▶ [Study material]
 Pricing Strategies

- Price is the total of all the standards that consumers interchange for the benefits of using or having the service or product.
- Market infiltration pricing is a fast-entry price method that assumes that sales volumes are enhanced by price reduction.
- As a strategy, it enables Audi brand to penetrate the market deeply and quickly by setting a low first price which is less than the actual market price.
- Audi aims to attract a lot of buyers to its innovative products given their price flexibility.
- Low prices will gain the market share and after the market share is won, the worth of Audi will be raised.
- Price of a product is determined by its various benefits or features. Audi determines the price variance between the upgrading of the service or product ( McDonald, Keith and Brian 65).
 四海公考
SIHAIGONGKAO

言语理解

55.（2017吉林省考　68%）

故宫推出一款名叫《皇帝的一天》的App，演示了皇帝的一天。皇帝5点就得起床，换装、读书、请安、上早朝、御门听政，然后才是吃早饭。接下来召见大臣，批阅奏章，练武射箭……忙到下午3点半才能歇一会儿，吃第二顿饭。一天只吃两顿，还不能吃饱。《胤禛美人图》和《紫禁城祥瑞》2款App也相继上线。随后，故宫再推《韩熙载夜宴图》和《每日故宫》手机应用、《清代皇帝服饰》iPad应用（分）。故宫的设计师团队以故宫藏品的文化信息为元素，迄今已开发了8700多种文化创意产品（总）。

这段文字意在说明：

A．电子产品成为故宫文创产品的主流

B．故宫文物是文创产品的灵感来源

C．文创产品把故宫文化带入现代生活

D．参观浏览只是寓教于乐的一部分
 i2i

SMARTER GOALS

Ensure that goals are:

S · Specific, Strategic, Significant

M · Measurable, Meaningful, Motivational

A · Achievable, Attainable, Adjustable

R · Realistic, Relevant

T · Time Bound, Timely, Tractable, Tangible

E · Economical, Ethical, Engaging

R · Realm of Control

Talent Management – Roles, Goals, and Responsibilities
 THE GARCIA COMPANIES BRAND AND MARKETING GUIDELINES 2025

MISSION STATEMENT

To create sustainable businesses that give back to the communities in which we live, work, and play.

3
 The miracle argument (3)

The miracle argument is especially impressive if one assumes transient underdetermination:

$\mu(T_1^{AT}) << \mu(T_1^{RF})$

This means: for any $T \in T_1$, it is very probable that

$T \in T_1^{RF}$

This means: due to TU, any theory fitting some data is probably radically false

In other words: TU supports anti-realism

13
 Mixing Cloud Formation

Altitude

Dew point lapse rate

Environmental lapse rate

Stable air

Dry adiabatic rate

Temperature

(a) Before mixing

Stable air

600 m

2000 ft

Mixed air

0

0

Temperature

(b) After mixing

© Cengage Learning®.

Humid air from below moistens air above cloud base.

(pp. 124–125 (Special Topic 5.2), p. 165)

▶ [Work to be completed]
Could you return the complete listing, word for word?

▶ [Response]
 Pricing Strategies

- Price is the total of all the standards that consumers interchange for the benefits of using or having the service or product.
- Market infiltration pricing is a fast-entry price method that assumes that sales volumes are enhanced by price reduction.
- As a strategy, it enables Audi brand to penetrate the market deeply and quickly by setting a low first price which is less than the actual market price.
- Audi aims to attract a lot of buyers to its innovative products given their price flexibility.
- Low prices will gain the market share and after the market share is won, the worth of Audi will be raised.
- Price of a product is determined by its various benefits or features. Audi determines the price variance between the upgrading of the service or product ( McDonald, Keith and Brian 65).
 四海公考
SIHAIGONGKAO

言语理解

55.（2017吉林省考　68%）

故宫推出一款名叫《皇帝的一天》的App，演示了皇帝的一天。皇帝5点就得起床，换装、读书、请安、上早朝、御门听政，然后才是吃早饭。接下来召见大臣，批阅奏章，练武射箭……忙到下午3点半才能歇一会儿，吃第二顿饭。一天只吃两顿，还不能吃饱。《胤禛美人图》和《紫禁城祥瑞》2款App也相继上线。随后，故宫再推《韩熙载夜宴图》和《每日故宫》手机应用、《清代皇帝服饰》iPad应用（分）。故宫的设计师团队以故宫藏品的文化信息为元素，迄今已开发了8700多种文化创意产品（总）。

这段文字意在说明：

A．电子产品成为故宫文创产品的主流

B．故宫文物是文创产品的灵感来源

C．文创产品把故宫文化带入现代生活

D．参观浏览只是寓教于乐的一部分
 i2i

SMARTER GOALS

Ensure that goals are:

S · Specific, Strategic, Significant

M · Measurable, Meaningful, Motivational

A · Achievable, Attainable, Adjustable

R · Realistic, Relevant

T · Time Bound, Timely, Tractable, Tangible

E · Economical, Ethical, Engaging

R · Realm of Control

Talent Management – Roles, Goals, and Responsibilities
 THE GARCIA COMPANIES BRAND AND MARKETING GUIDELINES 2025

MISSION STATEMENT

To create sustainable businesses that give back to the communities in which we live, work, and play.

3
 The miracle argument (3)

The miracle argument is especially impressive if one assumes transient underdetermination:

$\mu(T_1^{AT}) << \mu(T_1^{RF})$

This means: for any $T \in T_1$, it is very probable that

$T \in T_1^{RF}$

This means: due to TU, any theory fitting some data is probably radically false

In other words: TU supports anti-realism

13
 Mixing Cloud Formation

Altitude

Dew point lapse rate

Environmental lapse rate

Stable air

Dry adiabatic rate

Temperature

(a) Before mixing

Stable air

600 m

2000 ft

Mixed air

0

0

Temperature

(b) After mixing

© Cengage Learning®.

Humid air from below moistens air above cloud base.

(pp. 124–125 (Special Topic 5.2), p. 165)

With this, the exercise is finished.